Directions for this task: Write out the rows word for word, starting at the first line and ending with the line that contains "85H71V111H78V113L94 111L92 108V83L76", including both of those lines.

Supplied data:
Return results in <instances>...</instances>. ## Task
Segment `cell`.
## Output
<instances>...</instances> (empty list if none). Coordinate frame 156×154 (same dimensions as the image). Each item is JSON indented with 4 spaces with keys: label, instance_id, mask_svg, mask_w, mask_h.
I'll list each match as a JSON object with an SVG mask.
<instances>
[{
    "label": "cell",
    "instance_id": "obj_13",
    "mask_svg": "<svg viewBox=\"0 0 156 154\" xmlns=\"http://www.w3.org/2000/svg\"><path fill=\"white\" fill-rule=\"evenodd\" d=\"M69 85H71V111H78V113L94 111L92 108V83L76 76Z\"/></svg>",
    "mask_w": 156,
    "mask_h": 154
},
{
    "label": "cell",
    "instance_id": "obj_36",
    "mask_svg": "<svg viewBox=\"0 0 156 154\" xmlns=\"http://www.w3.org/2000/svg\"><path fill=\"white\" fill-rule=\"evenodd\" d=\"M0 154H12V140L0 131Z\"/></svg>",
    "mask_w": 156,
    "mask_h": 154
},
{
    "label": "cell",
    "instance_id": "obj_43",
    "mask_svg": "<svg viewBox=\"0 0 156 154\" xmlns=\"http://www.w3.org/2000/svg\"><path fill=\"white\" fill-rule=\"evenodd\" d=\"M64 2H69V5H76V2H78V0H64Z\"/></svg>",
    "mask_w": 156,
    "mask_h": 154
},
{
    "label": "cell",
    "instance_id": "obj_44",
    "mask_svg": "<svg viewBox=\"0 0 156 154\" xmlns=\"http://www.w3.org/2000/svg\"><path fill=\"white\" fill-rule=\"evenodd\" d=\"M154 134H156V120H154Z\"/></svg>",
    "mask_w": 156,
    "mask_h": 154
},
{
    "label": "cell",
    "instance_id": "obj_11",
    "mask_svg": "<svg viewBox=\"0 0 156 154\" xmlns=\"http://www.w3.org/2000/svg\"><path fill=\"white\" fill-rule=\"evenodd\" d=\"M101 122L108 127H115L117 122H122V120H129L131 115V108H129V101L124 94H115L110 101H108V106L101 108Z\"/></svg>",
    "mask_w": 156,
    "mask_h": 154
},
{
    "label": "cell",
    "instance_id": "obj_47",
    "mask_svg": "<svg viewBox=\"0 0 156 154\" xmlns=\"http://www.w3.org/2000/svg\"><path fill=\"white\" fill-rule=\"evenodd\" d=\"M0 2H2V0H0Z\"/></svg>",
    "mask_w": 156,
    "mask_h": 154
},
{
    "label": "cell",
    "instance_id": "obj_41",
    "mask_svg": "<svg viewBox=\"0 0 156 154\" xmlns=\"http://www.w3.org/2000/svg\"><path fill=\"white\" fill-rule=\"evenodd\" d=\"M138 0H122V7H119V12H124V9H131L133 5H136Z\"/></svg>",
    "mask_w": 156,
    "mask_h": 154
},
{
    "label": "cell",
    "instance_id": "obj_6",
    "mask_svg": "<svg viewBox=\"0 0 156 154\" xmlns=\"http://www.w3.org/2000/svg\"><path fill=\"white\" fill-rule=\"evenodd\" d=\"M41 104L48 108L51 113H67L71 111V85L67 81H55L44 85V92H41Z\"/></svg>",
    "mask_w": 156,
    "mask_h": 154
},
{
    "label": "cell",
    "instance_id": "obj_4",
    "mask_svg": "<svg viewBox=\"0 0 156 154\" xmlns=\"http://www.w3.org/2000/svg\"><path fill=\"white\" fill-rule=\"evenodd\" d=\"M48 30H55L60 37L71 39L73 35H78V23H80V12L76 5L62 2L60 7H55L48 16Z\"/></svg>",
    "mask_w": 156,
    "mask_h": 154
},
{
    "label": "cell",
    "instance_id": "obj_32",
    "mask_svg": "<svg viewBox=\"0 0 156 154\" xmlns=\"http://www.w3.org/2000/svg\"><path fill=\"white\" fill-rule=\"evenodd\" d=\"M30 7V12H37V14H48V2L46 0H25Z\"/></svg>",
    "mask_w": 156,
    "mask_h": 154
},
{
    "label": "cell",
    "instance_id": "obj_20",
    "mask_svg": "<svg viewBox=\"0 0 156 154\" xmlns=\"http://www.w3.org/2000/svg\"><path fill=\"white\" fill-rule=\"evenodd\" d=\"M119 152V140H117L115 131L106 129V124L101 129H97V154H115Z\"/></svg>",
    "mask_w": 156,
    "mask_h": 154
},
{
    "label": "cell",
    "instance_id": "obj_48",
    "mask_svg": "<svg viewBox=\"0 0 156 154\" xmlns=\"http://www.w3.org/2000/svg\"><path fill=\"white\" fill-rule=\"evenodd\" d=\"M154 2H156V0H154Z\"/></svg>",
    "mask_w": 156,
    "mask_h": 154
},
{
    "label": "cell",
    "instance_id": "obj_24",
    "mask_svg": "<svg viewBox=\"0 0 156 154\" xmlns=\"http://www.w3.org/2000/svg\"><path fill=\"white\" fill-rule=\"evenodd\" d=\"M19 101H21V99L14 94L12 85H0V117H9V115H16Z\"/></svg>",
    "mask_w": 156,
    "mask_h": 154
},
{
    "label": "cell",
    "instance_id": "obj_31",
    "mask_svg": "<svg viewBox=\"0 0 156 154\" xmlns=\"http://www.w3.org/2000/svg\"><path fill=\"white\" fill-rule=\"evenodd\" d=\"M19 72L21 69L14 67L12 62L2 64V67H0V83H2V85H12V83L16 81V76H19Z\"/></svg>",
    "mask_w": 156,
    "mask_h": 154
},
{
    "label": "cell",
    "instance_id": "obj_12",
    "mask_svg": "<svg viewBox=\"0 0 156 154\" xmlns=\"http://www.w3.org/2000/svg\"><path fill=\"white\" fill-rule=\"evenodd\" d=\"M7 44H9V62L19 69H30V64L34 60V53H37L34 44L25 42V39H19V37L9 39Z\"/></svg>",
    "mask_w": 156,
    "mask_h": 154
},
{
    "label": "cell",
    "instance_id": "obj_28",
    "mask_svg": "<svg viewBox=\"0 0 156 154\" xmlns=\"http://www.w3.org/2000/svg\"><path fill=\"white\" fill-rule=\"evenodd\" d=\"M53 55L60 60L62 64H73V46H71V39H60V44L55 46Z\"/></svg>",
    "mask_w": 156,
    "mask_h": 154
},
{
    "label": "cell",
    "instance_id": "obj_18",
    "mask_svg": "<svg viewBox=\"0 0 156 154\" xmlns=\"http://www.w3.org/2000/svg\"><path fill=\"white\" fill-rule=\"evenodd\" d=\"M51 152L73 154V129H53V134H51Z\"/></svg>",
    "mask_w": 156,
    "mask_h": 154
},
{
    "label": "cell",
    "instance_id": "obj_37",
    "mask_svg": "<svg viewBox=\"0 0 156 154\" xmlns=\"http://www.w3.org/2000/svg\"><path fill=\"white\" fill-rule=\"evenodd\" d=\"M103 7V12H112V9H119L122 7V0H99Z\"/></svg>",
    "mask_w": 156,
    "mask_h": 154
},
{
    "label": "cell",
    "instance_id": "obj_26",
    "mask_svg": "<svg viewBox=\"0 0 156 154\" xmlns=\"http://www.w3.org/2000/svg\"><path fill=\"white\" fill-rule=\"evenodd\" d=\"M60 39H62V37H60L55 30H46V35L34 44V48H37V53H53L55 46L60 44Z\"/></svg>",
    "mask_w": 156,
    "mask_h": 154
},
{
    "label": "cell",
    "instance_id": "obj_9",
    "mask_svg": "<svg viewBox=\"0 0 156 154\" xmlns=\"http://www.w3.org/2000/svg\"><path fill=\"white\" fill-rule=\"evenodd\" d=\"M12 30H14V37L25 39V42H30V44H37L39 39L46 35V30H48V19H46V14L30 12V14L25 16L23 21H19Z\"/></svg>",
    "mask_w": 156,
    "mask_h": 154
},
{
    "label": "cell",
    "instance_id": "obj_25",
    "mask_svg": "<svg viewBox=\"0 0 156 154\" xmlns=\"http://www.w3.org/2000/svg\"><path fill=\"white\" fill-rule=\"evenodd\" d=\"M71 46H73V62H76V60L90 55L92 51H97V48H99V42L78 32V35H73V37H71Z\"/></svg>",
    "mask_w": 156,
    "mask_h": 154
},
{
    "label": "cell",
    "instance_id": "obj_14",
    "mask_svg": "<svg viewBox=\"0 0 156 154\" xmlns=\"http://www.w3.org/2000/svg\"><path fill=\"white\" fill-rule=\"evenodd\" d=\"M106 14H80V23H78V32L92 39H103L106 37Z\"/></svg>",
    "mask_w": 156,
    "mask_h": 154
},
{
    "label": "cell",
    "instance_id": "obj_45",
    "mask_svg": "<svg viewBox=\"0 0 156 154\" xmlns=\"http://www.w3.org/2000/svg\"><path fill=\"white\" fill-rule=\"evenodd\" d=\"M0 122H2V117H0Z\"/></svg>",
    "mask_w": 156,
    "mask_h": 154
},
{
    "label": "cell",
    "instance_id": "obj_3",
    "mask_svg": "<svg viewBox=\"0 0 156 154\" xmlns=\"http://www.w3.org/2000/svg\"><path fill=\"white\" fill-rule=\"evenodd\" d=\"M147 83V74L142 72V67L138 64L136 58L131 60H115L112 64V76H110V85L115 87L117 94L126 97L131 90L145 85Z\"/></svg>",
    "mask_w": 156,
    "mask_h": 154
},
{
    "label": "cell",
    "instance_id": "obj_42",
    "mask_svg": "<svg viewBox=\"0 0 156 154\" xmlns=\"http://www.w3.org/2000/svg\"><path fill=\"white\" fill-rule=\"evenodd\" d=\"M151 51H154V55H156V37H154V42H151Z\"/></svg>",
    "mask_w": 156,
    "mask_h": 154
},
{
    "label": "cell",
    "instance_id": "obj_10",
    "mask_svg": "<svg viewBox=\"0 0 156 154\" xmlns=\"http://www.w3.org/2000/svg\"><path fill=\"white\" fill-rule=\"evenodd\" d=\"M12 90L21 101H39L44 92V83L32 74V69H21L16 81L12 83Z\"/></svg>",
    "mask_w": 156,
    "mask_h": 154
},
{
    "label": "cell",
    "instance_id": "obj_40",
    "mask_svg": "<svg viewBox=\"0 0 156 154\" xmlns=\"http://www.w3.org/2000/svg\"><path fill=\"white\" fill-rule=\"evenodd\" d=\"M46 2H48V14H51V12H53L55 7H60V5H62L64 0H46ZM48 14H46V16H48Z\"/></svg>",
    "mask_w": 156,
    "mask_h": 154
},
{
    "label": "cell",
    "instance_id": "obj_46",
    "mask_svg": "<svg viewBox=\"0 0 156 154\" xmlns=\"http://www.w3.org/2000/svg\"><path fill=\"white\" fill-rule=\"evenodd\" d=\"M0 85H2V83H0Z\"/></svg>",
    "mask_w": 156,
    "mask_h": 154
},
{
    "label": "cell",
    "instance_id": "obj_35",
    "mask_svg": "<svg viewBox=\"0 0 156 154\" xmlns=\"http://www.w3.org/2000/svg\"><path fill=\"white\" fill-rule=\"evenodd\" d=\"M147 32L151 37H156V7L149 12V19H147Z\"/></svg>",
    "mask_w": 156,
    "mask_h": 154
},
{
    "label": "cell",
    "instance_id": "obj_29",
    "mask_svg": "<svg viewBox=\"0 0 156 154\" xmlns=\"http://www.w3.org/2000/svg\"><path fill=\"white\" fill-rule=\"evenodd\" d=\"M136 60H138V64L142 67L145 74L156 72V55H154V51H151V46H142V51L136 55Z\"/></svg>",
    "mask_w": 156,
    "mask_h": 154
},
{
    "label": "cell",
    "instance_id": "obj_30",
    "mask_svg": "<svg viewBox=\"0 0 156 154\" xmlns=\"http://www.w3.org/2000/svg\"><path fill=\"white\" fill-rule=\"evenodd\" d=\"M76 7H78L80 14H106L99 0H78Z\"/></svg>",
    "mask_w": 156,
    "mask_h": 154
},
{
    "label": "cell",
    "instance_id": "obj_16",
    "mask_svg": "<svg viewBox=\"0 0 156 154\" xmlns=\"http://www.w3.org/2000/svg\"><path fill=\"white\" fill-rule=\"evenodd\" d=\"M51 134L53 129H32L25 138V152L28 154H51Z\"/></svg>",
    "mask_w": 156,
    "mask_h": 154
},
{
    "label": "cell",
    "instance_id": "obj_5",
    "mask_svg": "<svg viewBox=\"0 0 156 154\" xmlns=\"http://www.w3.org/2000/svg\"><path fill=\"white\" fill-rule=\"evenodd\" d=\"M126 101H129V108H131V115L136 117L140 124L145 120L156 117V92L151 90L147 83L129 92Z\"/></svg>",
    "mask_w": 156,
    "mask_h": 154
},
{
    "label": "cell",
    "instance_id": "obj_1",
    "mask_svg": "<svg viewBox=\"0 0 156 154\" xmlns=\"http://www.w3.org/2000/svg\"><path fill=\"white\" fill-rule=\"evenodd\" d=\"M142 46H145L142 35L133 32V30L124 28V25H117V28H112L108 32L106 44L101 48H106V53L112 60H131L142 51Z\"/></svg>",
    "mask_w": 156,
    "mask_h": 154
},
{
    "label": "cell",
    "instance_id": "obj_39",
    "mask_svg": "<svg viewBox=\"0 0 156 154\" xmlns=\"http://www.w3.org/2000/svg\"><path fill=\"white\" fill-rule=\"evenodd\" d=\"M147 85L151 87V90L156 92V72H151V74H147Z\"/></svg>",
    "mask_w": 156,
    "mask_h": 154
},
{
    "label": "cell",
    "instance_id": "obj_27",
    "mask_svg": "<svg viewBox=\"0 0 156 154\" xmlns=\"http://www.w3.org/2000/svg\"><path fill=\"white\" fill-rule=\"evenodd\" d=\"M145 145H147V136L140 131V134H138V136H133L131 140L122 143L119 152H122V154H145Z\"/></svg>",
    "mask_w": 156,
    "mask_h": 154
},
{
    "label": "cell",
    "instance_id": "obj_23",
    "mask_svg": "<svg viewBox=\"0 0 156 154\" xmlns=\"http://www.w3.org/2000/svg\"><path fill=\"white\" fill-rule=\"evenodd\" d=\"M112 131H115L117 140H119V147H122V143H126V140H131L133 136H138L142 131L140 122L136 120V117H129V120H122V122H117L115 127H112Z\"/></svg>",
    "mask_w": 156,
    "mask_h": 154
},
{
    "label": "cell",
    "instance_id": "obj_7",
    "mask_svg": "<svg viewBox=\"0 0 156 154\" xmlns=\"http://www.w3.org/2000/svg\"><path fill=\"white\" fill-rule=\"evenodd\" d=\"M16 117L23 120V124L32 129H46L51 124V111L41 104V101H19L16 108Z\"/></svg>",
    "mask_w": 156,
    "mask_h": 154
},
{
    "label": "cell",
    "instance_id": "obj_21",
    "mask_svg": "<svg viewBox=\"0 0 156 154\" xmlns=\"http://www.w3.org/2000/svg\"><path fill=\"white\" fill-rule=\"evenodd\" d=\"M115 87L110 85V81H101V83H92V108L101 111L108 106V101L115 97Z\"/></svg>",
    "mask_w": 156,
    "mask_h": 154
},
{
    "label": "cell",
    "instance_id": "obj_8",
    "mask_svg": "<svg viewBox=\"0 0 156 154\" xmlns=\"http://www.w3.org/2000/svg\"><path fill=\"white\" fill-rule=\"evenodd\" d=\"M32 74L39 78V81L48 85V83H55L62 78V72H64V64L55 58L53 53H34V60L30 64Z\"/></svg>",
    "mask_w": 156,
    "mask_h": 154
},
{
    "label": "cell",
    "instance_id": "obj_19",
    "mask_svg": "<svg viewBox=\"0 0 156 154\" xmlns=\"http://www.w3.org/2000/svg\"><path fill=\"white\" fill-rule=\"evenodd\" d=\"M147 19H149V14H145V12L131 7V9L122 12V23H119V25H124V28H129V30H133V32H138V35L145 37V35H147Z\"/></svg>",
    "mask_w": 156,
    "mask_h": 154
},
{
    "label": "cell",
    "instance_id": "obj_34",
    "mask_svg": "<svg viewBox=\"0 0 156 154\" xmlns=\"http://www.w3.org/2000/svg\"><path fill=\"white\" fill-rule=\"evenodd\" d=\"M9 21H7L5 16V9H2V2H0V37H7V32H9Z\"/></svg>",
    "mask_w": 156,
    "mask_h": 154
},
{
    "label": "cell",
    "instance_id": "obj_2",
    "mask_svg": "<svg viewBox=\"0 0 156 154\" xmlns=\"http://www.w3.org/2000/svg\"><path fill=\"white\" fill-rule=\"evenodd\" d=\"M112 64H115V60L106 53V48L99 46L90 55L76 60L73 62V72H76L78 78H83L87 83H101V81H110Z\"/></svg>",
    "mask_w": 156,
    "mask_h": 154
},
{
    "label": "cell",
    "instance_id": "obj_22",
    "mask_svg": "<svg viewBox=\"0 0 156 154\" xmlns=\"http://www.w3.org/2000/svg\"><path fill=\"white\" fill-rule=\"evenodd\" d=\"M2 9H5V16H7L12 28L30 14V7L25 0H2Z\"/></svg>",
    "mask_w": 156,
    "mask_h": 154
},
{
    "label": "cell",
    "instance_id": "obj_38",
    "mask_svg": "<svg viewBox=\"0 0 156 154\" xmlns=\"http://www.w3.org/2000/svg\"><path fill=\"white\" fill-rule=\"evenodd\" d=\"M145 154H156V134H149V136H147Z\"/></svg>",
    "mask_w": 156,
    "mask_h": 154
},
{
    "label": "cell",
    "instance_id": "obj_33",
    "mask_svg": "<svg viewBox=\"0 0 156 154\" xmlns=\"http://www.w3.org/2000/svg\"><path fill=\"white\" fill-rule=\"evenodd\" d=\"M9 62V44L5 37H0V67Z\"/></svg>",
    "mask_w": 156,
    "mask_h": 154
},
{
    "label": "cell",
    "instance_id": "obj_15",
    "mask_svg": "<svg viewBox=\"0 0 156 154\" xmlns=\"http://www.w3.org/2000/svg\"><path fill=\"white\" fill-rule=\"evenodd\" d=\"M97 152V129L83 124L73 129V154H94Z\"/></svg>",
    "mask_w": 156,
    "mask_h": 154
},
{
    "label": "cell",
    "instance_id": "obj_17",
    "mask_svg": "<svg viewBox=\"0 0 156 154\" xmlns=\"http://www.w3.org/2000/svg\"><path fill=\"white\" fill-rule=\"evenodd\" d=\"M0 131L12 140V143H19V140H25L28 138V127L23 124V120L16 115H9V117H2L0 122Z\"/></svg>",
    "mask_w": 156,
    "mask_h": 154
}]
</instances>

Finished task:
Return results in <instances>...</instances>. ## Task
Segment `cell`.
## Output
<instances>...</instances> (empty list if none). Coordinate frame 156×154 (same dimensions as the image). Each item is JSON indented with 4 spaces with keys: label, instance_id, mask_svg, mask_w, mask_h.
I'll list each match as a JSON object with an SVG mask.
<instances>
[{
    "label": "cell",
    "instance_id": "obj_13",
    "mask_svg": "<svg viewBox=\"0 0 156 154\" xmlns=\"http://www.w3.org/2000/svg\"><path fill=\"white\" fill-rule=\"evenodd\" d=\"M69 85H71V111H78V113L94 111L92 108V83L76 76Z\"/></svg>",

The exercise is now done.